HR Strange But True

Is Your Workplace Prepared for a Sharknado?

Federal rules require employers to ensure that employees know what to do in an emergency such as fires, hazardous spills, power outages, and other workplace threats, including severe weather. However, your workers may be buzzing about something you may never have considered—a sharknado!

Remember, decisions on emergency procedures should be made in advance and clearly communicated to employees, not left to chance or to the conditions of the moment. So review your emergency action plan if your facility is near an ocean, gulf, or other potentially shark-infested body of water.

In the case of a sharknado, travel is a major problem, what with the high winds and falling predators, so employees may want to have a shelter in place because going outside is extremely dangerous.

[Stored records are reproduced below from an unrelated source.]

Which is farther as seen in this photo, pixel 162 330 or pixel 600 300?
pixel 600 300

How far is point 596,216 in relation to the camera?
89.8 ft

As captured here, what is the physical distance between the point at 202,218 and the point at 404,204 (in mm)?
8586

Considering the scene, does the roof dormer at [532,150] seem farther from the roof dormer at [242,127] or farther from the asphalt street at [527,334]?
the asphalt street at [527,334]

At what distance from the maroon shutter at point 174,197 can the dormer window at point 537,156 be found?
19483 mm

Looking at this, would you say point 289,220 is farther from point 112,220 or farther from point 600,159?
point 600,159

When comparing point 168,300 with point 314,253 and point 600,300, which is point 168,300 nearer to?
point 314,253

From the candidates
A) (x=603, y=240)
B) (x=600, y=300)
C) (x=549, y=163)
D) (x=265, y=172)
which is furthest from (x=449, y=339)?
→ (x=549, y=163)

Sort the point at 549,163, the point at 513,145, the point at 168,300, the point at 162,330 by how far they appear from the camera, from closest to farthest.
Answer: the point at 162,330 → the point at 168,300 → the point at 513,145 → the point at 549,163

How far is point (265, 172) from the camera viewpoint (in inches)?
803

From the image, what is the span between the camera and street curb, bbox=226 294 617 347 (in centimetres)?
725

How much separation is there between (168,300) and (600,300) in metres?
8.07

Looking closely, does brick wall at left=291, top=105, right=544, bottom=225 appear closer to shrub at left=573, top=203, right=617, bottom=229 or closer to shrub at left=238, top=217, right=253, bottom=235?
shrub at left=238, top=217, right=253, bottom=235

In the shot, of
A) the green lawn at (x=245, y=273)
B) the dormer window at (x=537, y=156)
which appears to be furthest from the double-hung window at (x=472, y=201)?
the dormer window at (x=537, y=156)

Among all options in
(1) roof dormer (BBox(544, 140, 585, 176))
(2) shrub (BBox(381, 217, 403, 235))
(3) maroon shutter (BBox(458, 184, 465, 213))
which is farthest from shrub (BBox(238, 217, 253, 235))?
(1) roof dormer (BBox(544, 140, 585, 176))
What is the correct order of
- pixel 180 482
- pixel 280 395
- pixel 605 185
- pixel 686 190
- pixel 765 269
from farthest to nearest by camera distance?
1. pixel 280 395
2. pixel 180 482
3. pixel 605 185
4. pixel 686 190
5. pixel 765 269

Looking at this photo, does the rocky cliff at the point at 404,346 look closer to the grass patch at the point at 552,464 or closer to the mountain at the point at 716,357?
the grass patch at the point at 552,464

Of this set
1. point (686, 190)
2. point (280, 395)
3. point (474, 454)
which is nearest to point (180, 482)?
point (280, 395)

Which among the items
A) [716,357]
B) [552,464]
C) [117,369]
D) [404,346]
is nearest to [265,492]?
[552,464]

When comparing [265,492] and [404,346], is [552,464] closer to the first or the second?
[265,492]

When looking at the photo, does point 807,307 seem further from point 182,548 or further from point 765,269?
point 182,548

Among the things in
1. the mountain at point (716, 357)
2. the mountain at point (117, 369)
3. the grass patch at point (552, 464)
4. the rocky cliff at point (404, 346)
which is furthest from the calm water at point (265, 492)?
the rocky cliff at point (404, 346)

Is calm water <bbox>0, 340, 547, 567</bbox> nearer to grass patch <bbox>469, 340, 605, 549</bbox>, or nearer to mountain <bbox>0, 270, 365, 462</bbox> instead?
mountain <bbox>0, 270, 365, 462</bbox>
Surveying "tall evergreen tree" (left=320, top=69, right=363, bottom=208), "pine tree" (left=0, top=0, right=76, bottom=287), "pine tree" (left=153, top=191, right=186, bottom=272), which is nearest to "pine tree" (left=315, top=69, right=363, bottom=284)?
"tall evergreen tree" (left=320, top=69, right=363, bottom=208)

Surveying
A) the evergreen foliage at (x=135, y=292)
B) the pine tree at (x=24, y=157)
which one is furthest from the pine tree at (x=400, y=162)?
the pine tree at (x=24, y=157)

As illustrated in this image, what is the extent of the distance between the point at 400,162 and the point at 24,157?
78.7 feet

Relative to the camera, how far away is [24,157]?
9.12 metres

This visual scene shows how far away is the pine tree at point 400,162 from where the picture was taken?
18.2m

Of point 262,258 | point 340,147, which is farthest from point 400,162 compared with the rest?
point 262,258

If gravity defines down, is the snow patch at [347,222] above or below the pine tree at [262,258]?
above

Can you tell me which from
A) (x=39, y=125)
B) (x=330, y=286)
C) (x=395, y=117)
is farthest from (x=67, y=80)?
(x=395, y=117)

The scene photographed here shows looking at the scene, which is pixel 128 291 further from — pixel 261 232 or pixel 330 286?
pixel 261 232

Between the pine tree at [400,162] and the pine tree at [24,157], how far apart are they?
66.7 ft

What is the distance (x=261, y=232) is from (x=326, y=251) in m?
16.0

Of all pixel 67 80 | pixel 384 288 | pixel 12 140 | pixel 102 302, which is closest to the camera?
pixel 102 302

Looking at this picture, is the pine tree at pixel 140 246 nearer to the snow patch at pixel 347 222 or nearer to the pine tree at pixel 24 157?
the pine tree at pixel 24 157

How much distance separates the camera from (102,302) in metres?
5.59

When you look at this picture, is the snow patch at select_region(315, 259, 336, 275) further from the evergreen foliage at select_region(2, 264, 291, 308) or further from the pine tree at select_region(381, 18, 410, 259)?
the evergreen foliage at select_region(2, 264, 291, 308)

It’s not like workers can run from the danger like they can from Godzilla or other nonairborne menaces.

Luckily, a new book is available to help you prepare for this event. In “How to Survive a Sharknado and Other Unnatural Disasters” (that cover looks so familiar), Andrew Shaffer addresses this new threat and offers “easy-to-understand survival tips” and useful resources for that and other dire possibilities such as a Stonehenge apocalypse, redneck gators, a beeclipse, and a bataclysm. The book is a companion to Shaffer’s Zombie Survival Guide.

In a blurb for this book, Random House, the publisher, says “catastrophes like the sharknadoes have taught us that we need to be ready for anything.”

Survival expert Bear Grylls told PopWatch that protecting workers from flying sharks would be problematic—it’s much easier to protect them from sharks in the water than sharks in the air. In the water, a swimmer would go for the gills, eyes, or nose or shout at it, says Grylls. “But the truth is, [if] you got great whites flying through the air, and they’re all coming towards you, you’re a little bit scr@!*$. You’ve got to take cover.”

So just use your current policy on tornadoes and inclement weather for sharknadoes—no special policy needed!